- Things to do
A. Answer these questions from the hiring article:
(i) What percentage of the salaries will be funded through the Office of the Senior Vice President for Academic Affairs and Provost?
(ii) In what month were deans invited to submit proposals for interdisciplinary faculty positions?
(iii) In what year did the university's first faculty hiring initiative begin?
B. Set down, word for word, the portion of the hiring article starting at "Seventy percent of" and ending at "to equip laboratories.".

Sixteen new faculty positions at UGA have been created through an interdisciplinary hiring initiative designed to enhance teaching, service and research in fields that are of emerging statewide and global significance.
“I am very pleased that we are able to announce these interdisciplinary faculty hirings,” said UGA President Jere W. Morehead. “These new faculty will address some of Georgia’s most challenging issues by reaching across traditional academic boundaries. I congratulate the deans and the Office of the Provost on their good work in developing these innovative faculty positions.”
Seventy percent of the salaries for the President’s Interdisciplinary Hiring Initiative will be funded through the Office of the Senior Vice President for Academic Affairs and Provost, with the remaining 30 percent split between participating units. A total of $2.2 million has been allocated for the initiative, which includes funds for salaries as well as one-time startup costs, such as those required to equip laboratories.
In September, deans from the university’s schools and colleges were invited to submit proposals for interdisciplinary faculty positions. The proposals were reviewed and selected by a committee charged by the Provost’s Office.
Interim Provost Libby V. Morris noted that the interdisciplinary hiring initiative capitalizes on areas of strength at UGA and will create new collaborative opportunities for existing faculty. The selected proposals include positions in poultry health and production, digital humanities, biological imaging and brain mapping, emerging infectious diseases, housing for older adults and health policy, among others.
“Increasing the number of faculty who work across disciplinary boundaries places the university in a stronger position to attract research funding while broadening the range of expertise we offer to our students and the communities we serve,” Morris said.
Interdisciplinary collaborations at UGA have increased in recent years as the institution has marshaled its resources to address some of society’s most pressing issues. UGA’s Obesity Initiative, for example, has bolstered the university’s ability to compete for grant funding, created new learning opportunities for students and facilitated new obesity prevention programs in partnership with hospitals and communities across the state. The university’s emphasis on interdisciplinarity also is evident in the recent launch of faculty research clusters through the Willson Center for Humanities and Arts as well as in the work of longstanding units such as the Center for Tropical and Emerging Global Diseases.
The 2014 Presidential Hiring Initiative builds upon previous efforts to replenish tenure-track faculty positions lost through attrition in the wake of the Great Recession. The university’s first faculty hiring initiative began in 2010, with two additional phases in 2011 and 2012. These three initiatives allocated more than $6.3 million to establish nearly 90 new faculty positions. The addition of 16 faculty positions through the 2014 initiative brings the total number of new faculty positions created in the past four years to more than 100.
“Attracting and retaining top faculty is essential to providing students with the world-class education they have come to expect from the University of Georgia,” Morris said. “The continued growth of our research enterprise and the enhancement of our service to the state also hinges on our faculty, which is why they remain a key priority.”

Stored data:
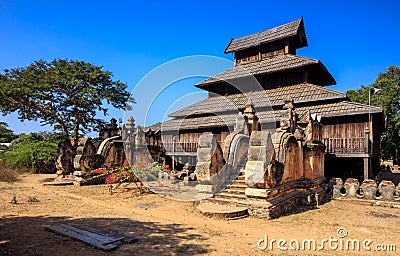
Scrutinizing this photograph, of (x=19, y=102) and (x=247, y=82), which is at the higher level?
(x=247, y=82)

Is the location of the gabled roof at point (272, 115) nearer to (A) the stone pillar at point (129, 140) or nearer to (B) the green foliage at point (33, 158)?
(A) the stone pillar at point (129, 140)

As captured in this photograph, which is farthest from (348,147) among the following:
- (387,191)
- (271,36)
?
(271,36)

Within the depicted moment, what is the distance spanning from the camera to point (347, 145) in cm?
1425

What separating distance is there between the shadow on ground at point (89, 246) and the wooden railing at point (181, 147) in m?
12.5

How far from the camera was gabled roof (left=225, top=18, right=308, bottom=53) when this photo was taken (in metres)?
22.0

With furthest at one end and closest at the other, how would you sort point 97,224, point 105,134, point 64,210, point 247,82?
point 247,82 → point 105,134 → point 64,210 → point 97,224

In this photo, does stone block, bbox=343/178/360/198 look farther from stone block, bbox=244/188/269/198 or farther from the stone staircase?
stone block, bbox=244/188/269/198

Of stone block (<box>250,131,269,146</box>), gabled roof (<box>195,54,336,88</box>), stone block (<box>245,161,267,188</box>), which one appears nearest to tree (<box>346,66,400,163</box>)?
gabled roof (<box>195,54,336,88</box>)

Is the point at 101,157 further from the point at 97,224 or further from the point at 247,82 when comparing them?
the point at 247,82

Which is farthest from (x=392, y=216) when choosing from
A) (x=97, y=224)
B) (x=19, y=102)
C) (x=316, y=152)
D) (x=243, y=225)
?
(x=19, y=102)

- Numbered answers
A.
(i) Seventy percent
(ii) September
(iii) 2010

B.
Seventy percent of the salaries for the President’s Interdisciplinary Hiring Initiative will be funded through the Office of the Senior Vice President for Academic Affairs and Provost, with the remaining 30 percent split between participating units. A total of $2.2 million has been allocated for the initiative, which includes funds for salaries as well as one-time startup costs, such as those required to equip laboratories.